REQUIRED TASK: All of the entries must be reproduced exactly, with no images carried over.

(Stored data entries)
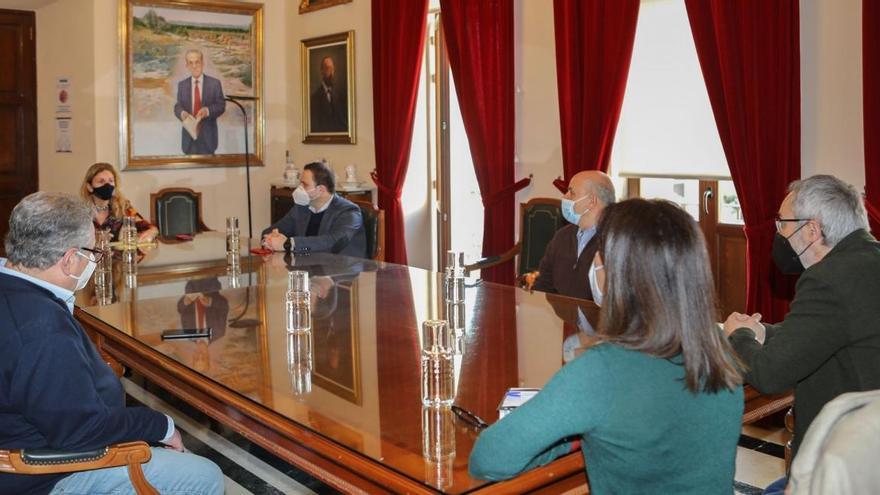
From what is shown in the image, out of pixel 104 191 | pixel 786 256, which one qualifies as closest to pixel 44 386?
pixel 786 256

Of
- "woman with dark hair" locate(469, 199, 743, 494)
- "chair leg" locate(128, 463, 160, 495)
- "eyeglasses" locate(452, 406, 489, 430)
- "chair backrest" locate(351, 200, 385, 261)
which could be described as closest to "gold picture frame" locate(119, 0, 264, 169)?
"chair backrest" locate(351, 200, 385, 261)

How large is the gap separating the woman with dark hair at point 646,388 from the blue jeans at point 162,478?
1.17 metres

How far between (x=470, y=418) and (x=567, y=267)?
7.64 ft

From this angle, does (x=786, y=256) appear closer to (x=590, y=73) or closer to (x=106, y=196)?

TASK SOLUTION:
From what is shown in the image, out of pixel 104 191 | pixel 786 256, which one qualifies as closest to pixel 44 386?
pixel 786 256

Of
- "woman with dark hair" locate(469, 199, 743, 494)
- "chair leg" locate(128, 463, 160, 495)
- "eyeglasses" locate(452, 406, 489, 430)
- "chair backrest" locate(351, 200, 385, 261)
which could be described as closest to "gold picture frame" locate(119, 0, 264, 169)?
"chair backrest" locate(351, 200, 385, 261)

How large is the gap separating the woman with dark hair at point 646,388 from the blue jeans at point 162,478?
1.17 metres

How far between (x=470, y=418) and (x=567, y=267)?
7.64 ft

From this angle, does (x=786, y=256) appear closer to (x=590, y=73) or closer to (x=106, y=196)?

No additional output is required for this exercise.